El negocio de la deuda

Defender abiertamente la deuda es poco atractivo, y por eso suelen prosperar aquellos ilusionistas que echan el grito al cielo y exigen reducir la deuda bajando los impuestos, lo que no hace sino incrementarla un poco más.

Ricard Bellera

La deuda tiene delito. Cuando se genera, cuando se mantiene, e incluso cuando se reduce. Nos lo muestra nuestra historia reciente. Francia consiguió reducir su abultada deuda mediante una inflación que superó el 50% durante cuatro años consecutivos. En el caso de Alemania, en 1953, se suspendió la deuda externa, y se aplicó durante décadas una exacción progresiva sobre los patrimonios privados. Pero al margen de la inflación, de la condonación, y de la fiscalidad extraordinaria, la deuda se puede reducir también mediante el ajuste presupuestario. Es el caso del Reino Unido, que decidió destinar durante casi un siglo (1815-1914) un tercio de los impuestos recaudados al pago de la deuda y de los intereses. Si la inflación penaliza sobre todo a los pequeños ahorradores, la austeridad perjudica especialmente a las personas más vulnerables, profundizando la desigualdad. La manera más redistributiva y por tanto más justa de hacer frente a la deuda es un marco fiscal extraordinario, como el introducido en los grandes países europeos después de la Segunda Guerra Mundial que permitió que, a lo largo de tres décadas, se contuviera la deuda al tiempo que se disfrutaba de un considerable progreso social.

§ **Objetivo planteado 1**:
Devuelve sin modificaciones las líneas de las entradas que van desde la que contiene "relative to the camera?" hasta el final de las entradas, ambos extremos incluidos.

§ **Entradas proporcionadas**:
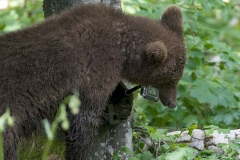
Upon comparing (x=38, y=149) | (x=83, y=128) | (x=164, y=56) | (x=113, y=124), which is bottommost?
(x=38, y=149)

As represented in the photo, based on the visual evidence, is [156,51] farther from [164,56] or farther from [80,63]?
[80,63]

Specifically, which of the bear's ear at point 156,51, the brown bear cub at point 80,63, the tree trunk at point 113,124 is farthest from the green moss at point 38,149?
the bear's ear at point 156,51

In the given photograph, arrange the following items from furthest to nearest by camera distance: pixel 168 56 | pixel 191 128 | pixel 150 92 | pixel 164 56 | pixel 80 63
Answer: pixel 150 92 → pixel 191 128 → pixel 168 56 → pixel 164 56 → pixel 80 63

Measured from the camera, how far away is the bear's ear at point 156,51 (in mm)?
5918

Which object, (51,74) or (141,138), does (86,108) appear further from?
(141,138)

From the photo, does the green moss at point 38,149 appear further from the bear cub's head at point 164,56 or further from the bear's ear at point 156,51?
the bear's ear at point 156,51

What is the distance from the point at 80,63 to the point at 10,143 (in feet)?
3.32

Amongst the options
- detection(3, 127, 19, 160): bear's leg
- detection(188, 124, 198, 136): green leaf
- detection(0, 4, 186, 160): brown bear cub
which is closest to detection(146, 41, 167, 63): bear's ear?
detection(0, 4, 186, 160): brown bear cub

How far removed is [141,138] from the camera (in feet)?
22.6

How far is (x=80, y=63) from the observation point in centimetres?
573

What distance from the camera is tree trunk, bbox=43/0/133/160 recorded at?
6.40 metres

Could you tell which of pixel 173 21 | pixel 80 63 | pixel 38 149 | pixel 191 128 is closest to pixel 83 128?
pixel 80 63

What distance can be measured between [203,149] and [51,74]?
6.92ft

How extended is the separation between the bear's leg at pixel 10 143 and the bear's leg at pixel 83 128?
2.08 ft
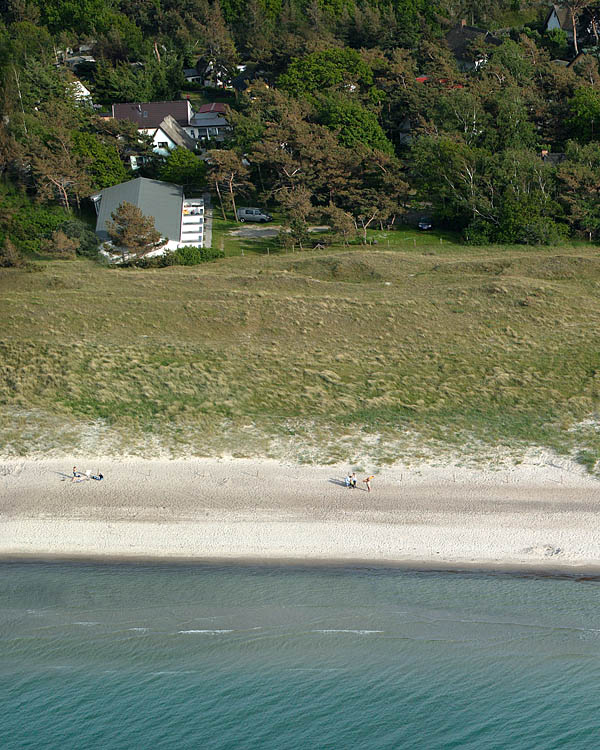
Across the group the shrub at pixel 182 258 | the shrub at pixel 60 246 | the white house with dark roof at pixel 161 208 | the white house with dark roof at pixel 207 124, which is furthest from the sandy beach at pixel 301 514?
the white house with dark roof at pixel 207 124

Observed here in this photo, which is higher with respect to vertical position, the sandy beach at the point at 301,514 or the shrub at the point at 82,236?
the shrub at the point at 82,236

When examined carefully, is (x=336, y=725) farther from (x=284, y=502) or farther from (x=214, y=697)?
(x=284, y=502)

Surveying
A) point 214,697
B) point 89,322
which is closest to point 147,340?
point 89,322

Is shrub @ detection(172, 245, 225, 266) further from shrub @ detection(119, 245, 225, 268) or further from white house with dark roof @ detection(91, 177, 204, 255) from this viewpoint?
white house with dark roof @ detection(91, 177, 204, 255)

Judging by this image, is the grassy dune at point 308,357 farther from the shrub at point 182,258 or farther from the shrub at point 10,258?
the shrub at point 182,258

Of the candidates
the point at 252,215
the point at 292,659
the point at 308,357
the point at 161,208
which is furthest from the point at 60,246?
the point at 292,659

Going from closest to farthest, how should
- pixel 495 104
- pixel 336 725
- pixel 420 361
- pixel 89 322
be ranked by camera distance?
1. pixel 336 725
2. pixel 420 361
3. pixel 89 322
4. pixel 495 104
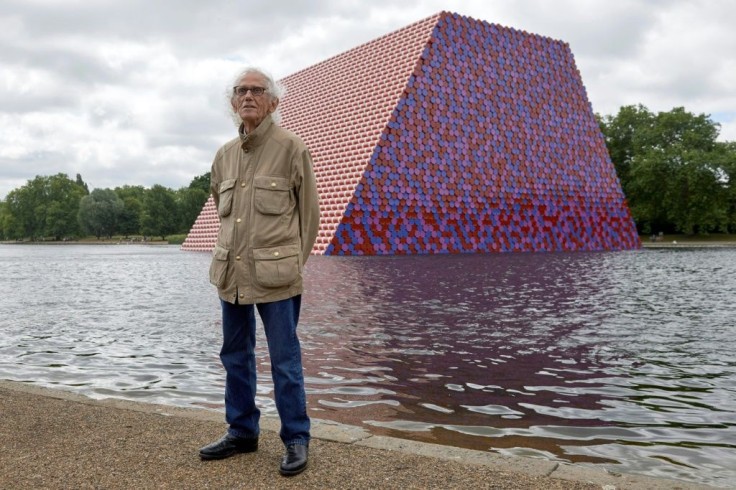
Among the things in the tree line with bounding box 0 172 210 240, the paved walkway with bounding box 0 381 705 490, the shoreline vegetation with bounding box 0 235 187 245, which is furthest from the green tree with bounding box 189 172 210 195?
the paved walkway with bounding box 0 381 705 490

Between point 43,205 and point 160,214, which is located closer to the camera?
point 160,214

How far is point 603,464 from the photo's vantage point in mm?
4062

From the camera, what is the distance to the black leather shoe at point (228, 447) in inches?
150

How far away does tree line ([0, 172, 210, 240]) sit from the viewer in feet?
317

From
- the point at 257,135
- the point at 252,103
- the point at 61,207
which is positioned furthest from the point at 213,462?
the point at 61,207

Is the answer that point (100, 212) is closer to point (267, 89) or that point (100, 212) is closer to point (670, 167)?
point (670, 167)

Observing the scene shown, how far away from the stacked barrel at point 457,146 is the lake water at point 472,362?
58.6 ft

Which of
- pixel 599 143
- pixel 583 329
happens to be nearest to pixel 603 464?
pixel 583 329

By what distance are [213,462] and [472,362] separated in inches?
147

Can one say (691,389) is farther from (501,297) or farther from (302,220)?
(501,297)

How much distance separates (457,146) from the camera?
3503 cm

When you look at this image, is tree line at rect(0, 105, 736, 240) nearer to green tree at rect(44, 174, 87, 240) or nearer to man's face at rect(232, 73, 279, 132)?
man's face at rect(232, 73, 279, 132)

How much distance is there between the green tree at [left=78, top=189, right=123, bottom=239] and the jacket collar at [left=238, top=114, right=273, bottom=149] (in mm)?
105726

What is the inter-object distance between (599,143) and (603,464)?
136ft
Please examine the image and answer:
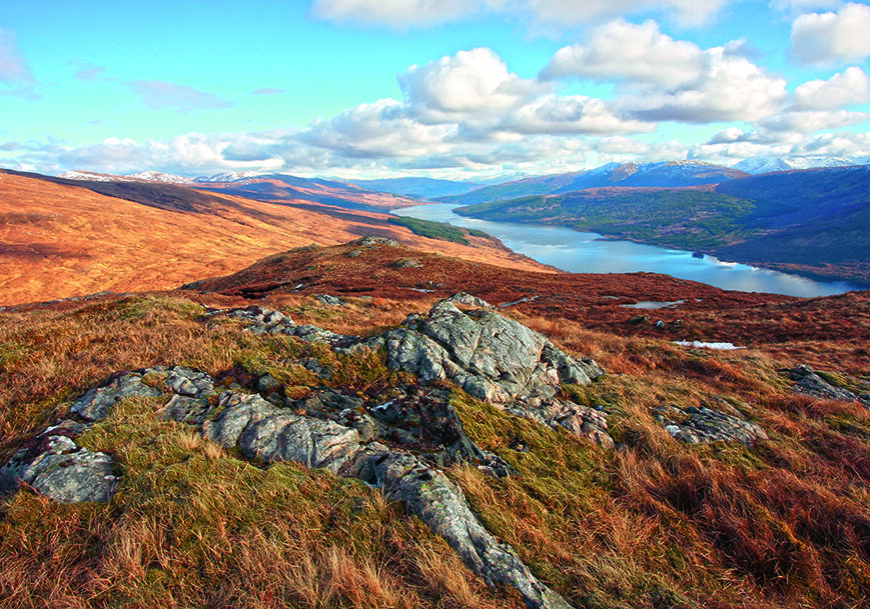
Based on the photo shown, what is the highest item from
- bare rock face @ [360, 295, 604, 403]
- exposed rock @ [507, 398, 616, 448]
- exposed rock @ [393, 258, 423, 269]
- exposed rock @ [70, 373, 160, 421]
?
exposed rock @ [70, 373, 160, 421]

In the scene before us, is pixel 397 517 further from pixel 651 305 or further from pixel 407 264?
pixel 407 264

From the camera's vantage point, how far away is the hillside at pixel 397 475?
4.18 metres

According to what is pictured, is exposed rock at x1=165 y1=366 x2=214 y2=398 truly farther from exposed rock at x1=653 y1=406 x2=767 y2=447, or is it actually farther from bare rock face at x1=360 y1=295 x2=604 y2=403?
exposed rock at x1=653 y1=406 x2=767 y2=447

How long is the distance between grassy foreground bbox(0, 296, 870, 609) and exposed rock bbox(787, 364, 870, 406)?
4331 mm

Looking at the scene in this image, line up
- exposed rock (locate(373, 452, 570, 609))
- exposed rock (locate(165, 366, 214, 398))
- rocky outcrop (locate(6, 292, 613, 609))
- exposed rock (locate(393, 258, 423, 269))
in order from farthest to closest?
exposed rock (locate(393, 258, 423, 269)) < exposed rock (locate(165, 366, 214, 398)) < rocky outcrop (locate(6, 292, 613, 609)) < exposed rock (locate(373, 452, 570, 609))

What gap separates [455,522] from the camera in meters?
5.00

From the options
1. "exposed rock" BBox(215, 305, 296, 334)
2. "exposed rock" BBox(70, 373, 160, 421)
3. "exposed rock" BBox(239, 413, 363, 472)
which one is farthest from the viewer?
"exposed rock" BBox(215, 305, 296, 334)

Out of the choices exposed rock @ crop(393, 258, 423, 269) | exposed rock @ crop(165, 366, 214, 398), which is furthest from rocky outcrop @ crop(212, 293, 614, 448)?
exposed rock @ crop(393, 258, 423, 269)

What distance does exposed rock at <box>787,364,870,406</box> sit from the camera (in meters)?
12.7

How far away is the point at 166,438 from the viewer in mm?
5910

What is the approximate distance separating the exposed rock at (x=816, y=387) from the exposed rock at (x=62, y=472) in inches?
754

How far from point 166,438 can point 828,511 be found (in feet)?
34.8

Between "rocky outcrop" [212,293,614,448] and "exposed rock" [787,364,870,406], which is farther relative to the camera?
"exposed rock" [787,364,870,406]

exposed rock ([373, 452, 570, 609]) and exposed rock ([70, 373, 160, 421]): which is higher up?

§ **Objetivo planteado 2**:
Transcribe sin cambios el pasaje del texto sobre la deuda que va de "El negocio de" a "un poco más.".

§ **Respuesta del ejercicio 1**:
Between "rocky outcrop" [212,293,614,448] and "exposed rock" [787,364,870,406], which is farther relative to the camera?
"exposed rock" [787,364,870,406]

exposed rock ([373, 452, 570, 609]) and exposed rock ([70, 373, 160, 421]): which is higher up?

§ **Respuesta del ejercicio 2**:
El negocio de la deuda

Defender abiertamente la deuda es poco atractivo, y por eso suelen prosperar aquellos ilusionistas que echan el grito al cielo y exigen reducir la deuda bajando los impuestos, lo que no hace sino incrementarla un poco más.